Ensuite, tous les “problèmes” de vie en société, une fois créés par les logiques de cette société, ne sont pas solubles dans l’innovation, la technologie… et autres babioles, et il en est même de relativement insolubles. Ce qu’ils pourraient/devraient faire, à défaut de dénouer le sac de noeuds, sur lequel ils n’ont cessé de tirer comme des ânes, c’est déjà se contenter de ne pas aggraver la chose; ici, en permettant le déménagement du centre social en pleine propriété d’une part (il s’agit d’un droit sacré et ils le savent bien, par leur fréquentation assidue des promoteurs et autres fonds de pensions…); Et d’autre part, en écoutant bien plus et bien mieux, les ceuusses qui n’ont pas renoncé à être acteurs de leur vie, et non point figurants, en l’occurrence et notamment les responsables du centre social, qui sont porteurs d’infiniment plus de solutions qu’eux.
En denier lieu, et ce me parait essentiel, il n’y a pas de génération perdue, ça n’existe pas. Tout au plus et bien malheureusement, une génération est elle, pour une bonne part, perdue pour elle même. Mais dans le décompte général, et comme disait l’autre, rien ne se perd, rien ne se crée, tout se transforme et, comme il ne le disait pas, tout se paye…Il faudra bien faire avec eux, charbonneurs ou guetteurs, et d’une façon ou d’une autre, avec la part égarée de cette génération; autant donc commencer tout de suite, ne pas baisser les bras, et les aider à retrouver LEURS chemins. Sinon, le prix à payer sera plus élevé encore, pour eux certes mais autant pour nous…

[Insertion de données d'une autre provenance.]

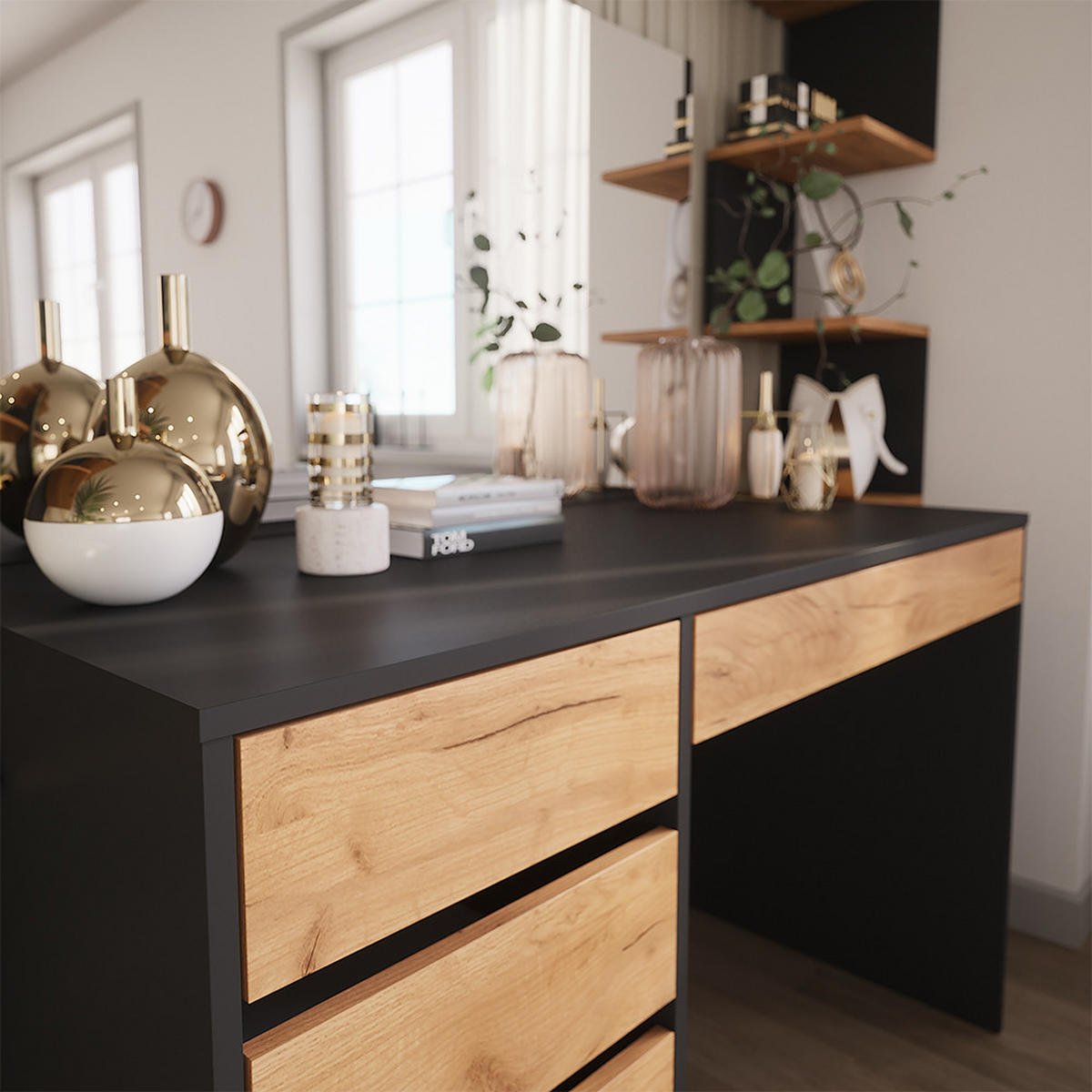 SCHMINKTISCH Sherry Anthrazit/Goldkraft Eiche 120 x 75 cm mit Spiegel - Anthrazit/Eiche Wotan, Holzwerkstoff (120/75/55cm) - Vicco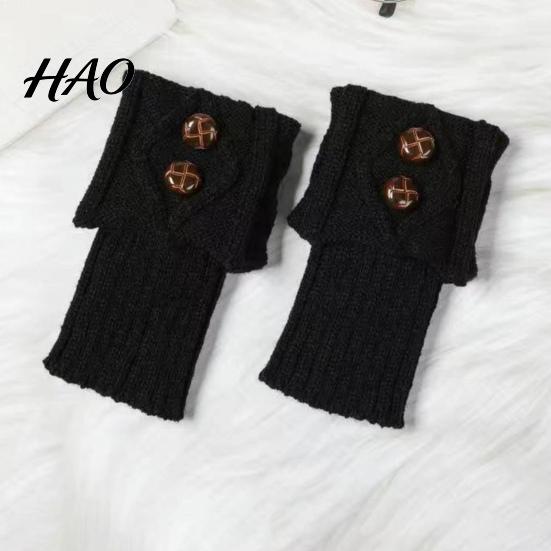 Buttoned Leg Cuffs Women Warmers Knitted Gaiters with Buttons Warm Boot Cuff Sock Jacquard Girl Short for Autumn Winter Daily Outings Street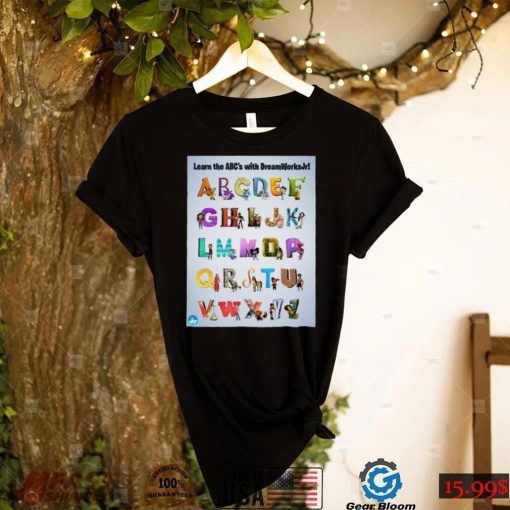 Learn the abcs with characters of dream works jr shirt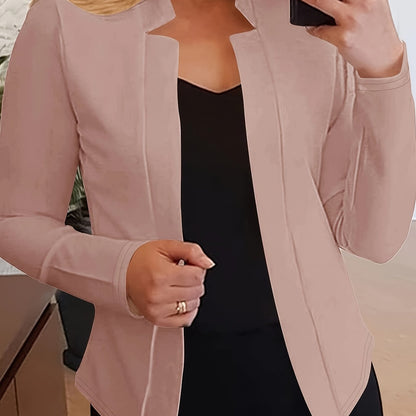 Blazer Feminino Slim Elegante – Manga Longa, Frente Aberta, Ideal para Escritório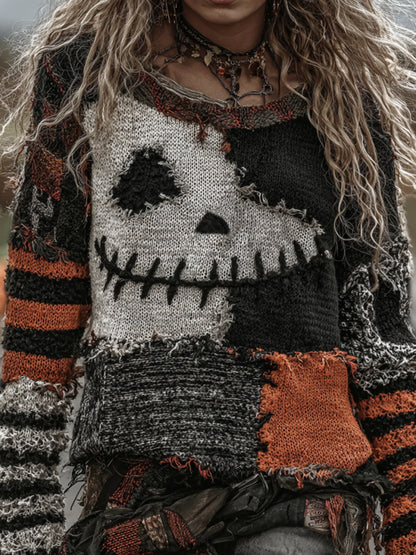 Halloween Pumpkin Face Art Cozy Knit Sweater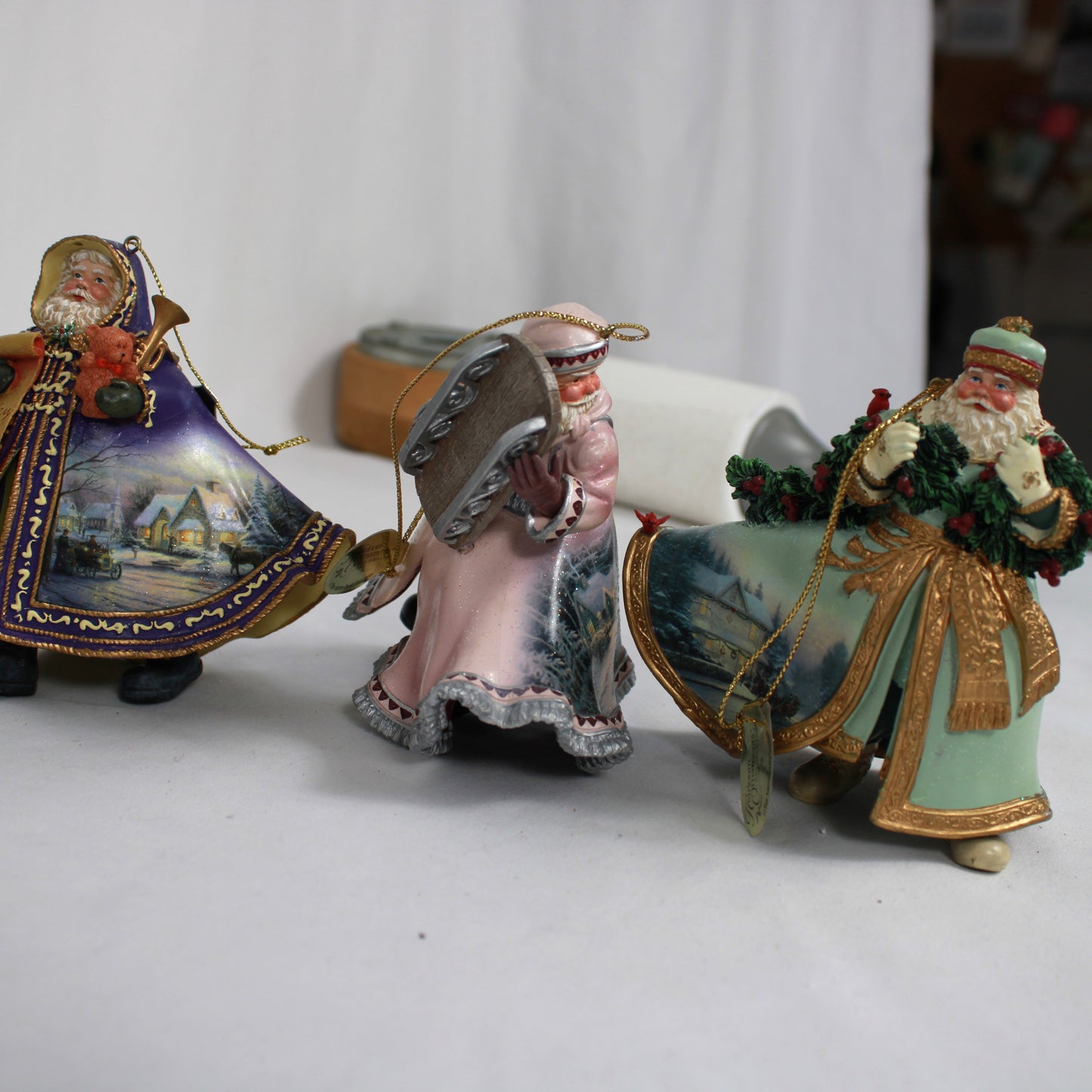 Thomas Kinkade Old World Santas Heirloom Ornaments Set of 12 with COAs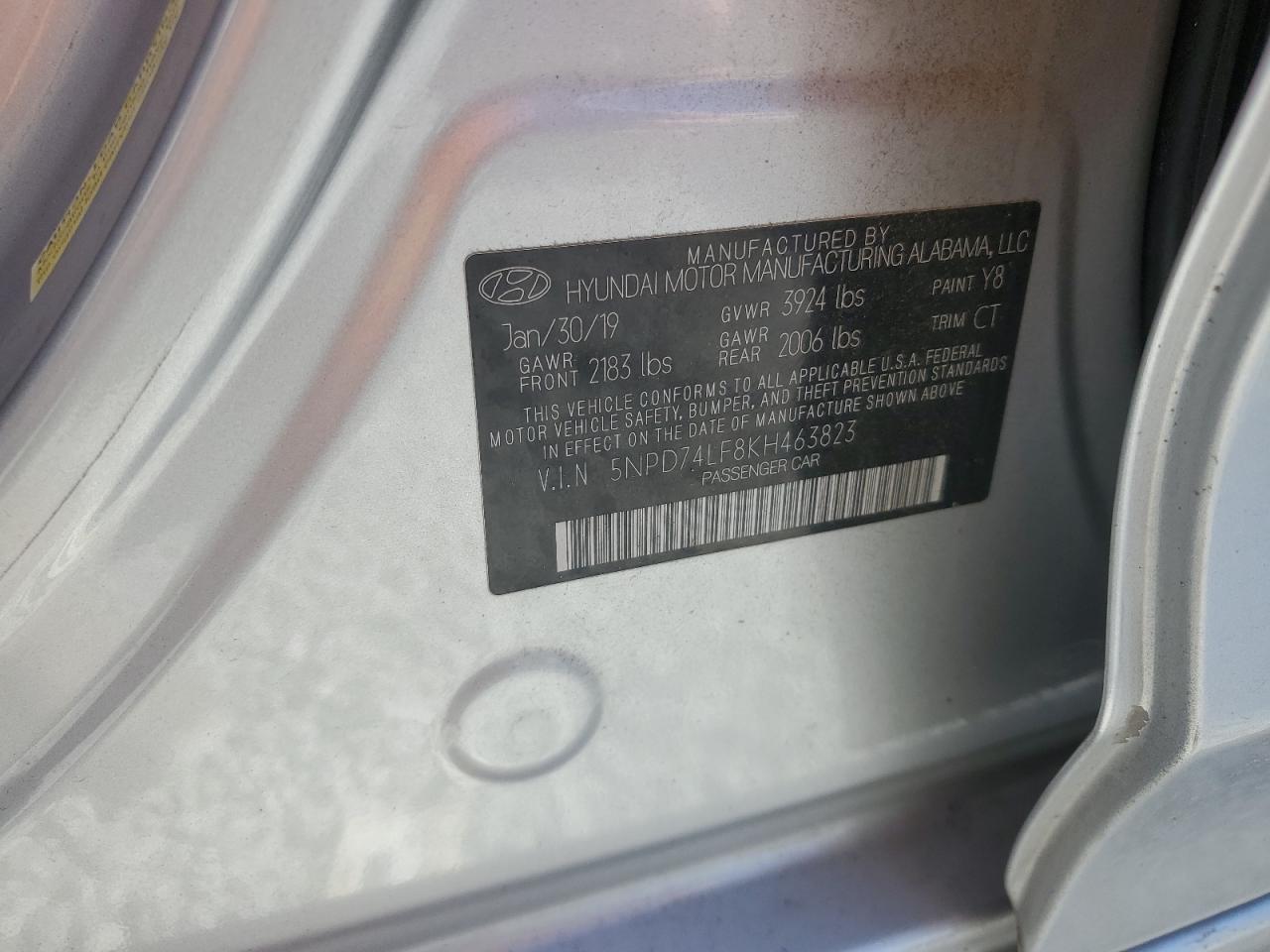 2019 Hyundai Elantra Se VIN: 5NPD74LF8KH463823 Lot: 92467165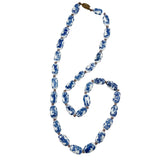 Chinese Blue Porcelain Bead Necklace Vintage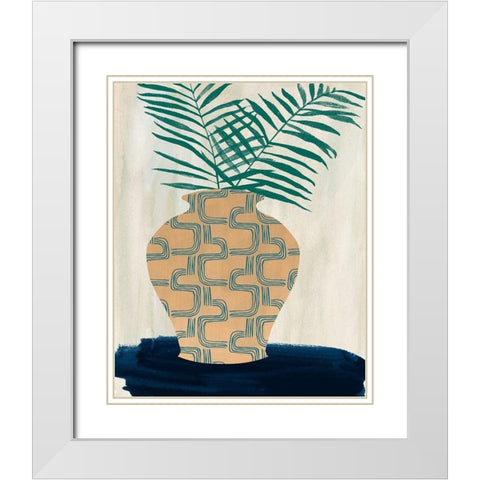 Palm Branches II White Modern Wood Framed Art Print with Double Matting by Wang, Melissa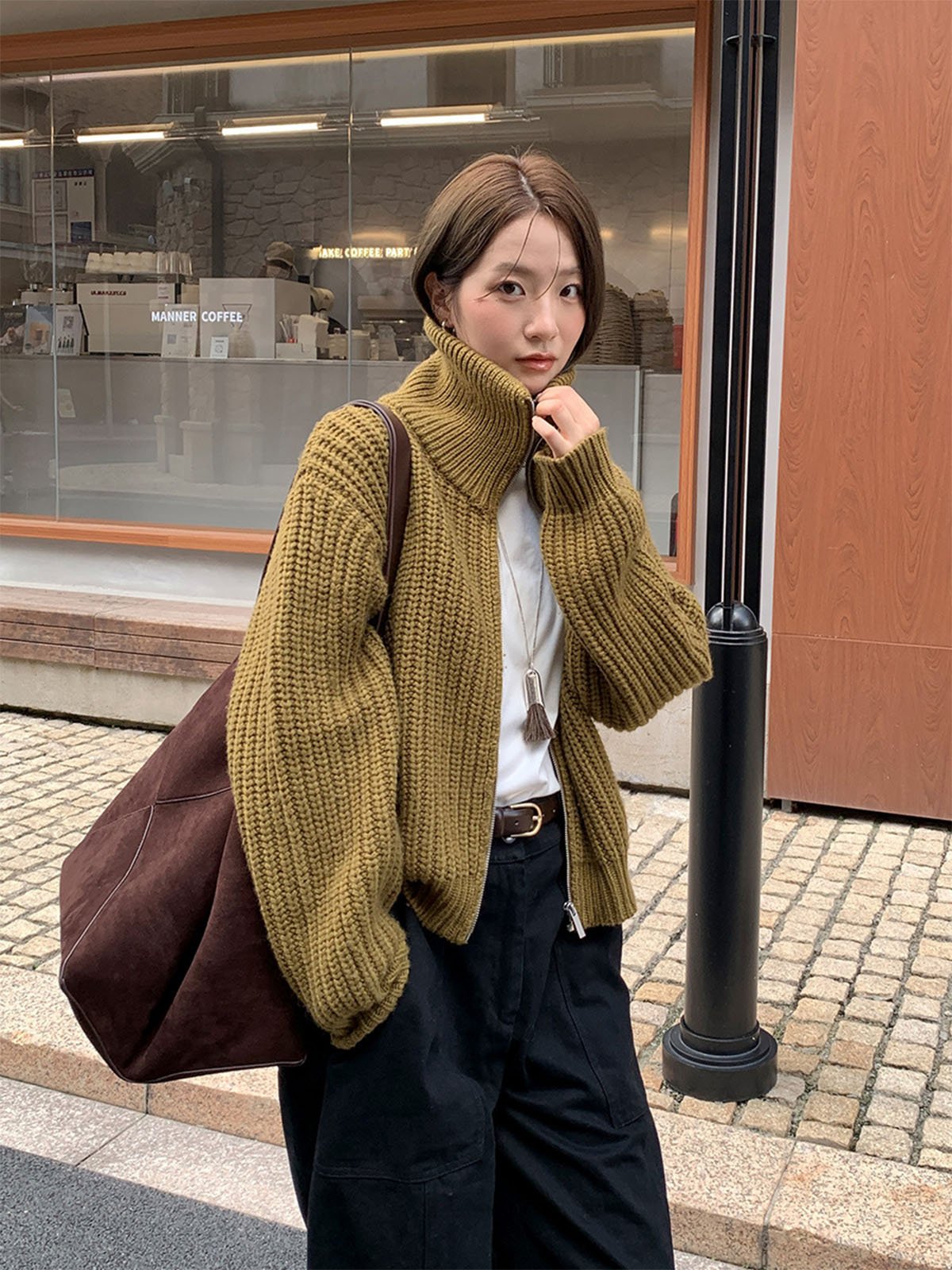 50%Wool Blend Zipper Designed Warm Knitted Coat 57836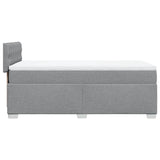 Box Spring Bed with Mattress Light Grey 100x200 cm Fabric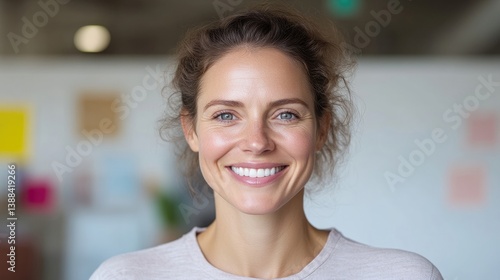 Free Download A smiling woman with light brown hair is the focus. The image is a high-quality headshot, well-lit, with a blurred background. Its a natural, friendly style. Warm, inviting colors create a positive - GFXLoad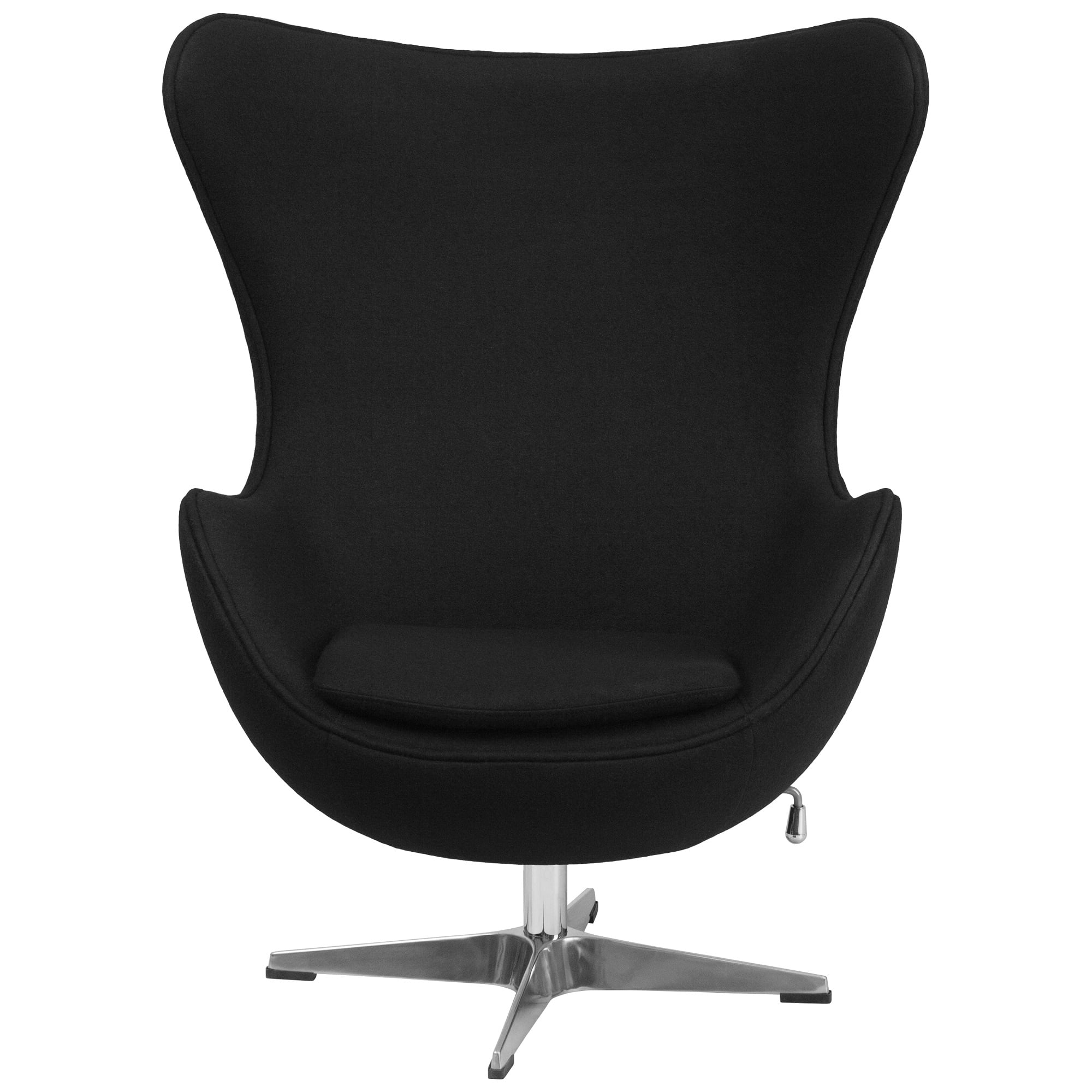 43" Black Wool Fabric Swivel Egg Lounge Chair with Curved ...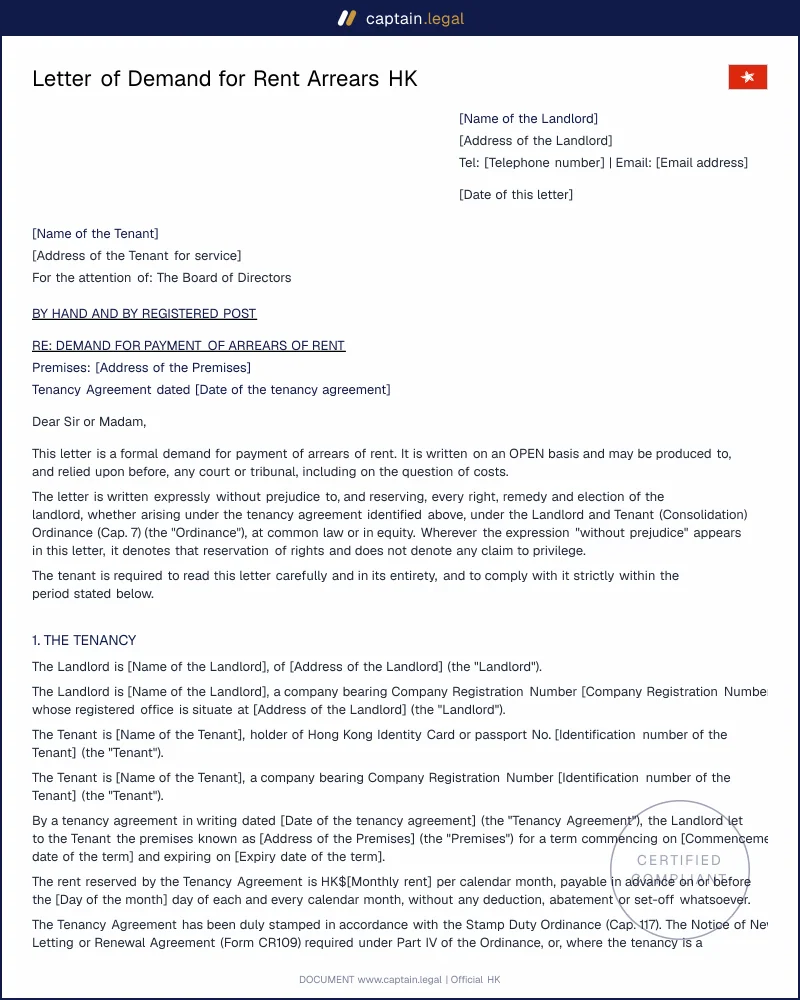 Rent Arrears Demand HK: Cap. 7 Landlord Notice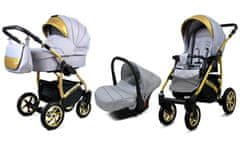 Babylux Gold Lux Silver | 3v1 Kombinirani Voziček kompleti | Otroški voziček + Carrycot + Avtosedežem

Car le scénario somptueusement écrit, dans les années trente, par un (très) grand écrivain, est largement devenu caduque de nos jours… : “Les générations ne se rapprochent que pour se dévorer. Par bonheur, elles ne s’atteignent que très rarement, sinon les tueries n’en finiraient pas… Quand l’une entre en pleine possession de ses moyens, a son compte exact de dents et de griffes, la mort escamote l’autre. Il faut déjà qu’elle se retourne pour faire face à celle qui vient, pour la tenir en respect.” Georges Bernanos “Un mauvais rêve”.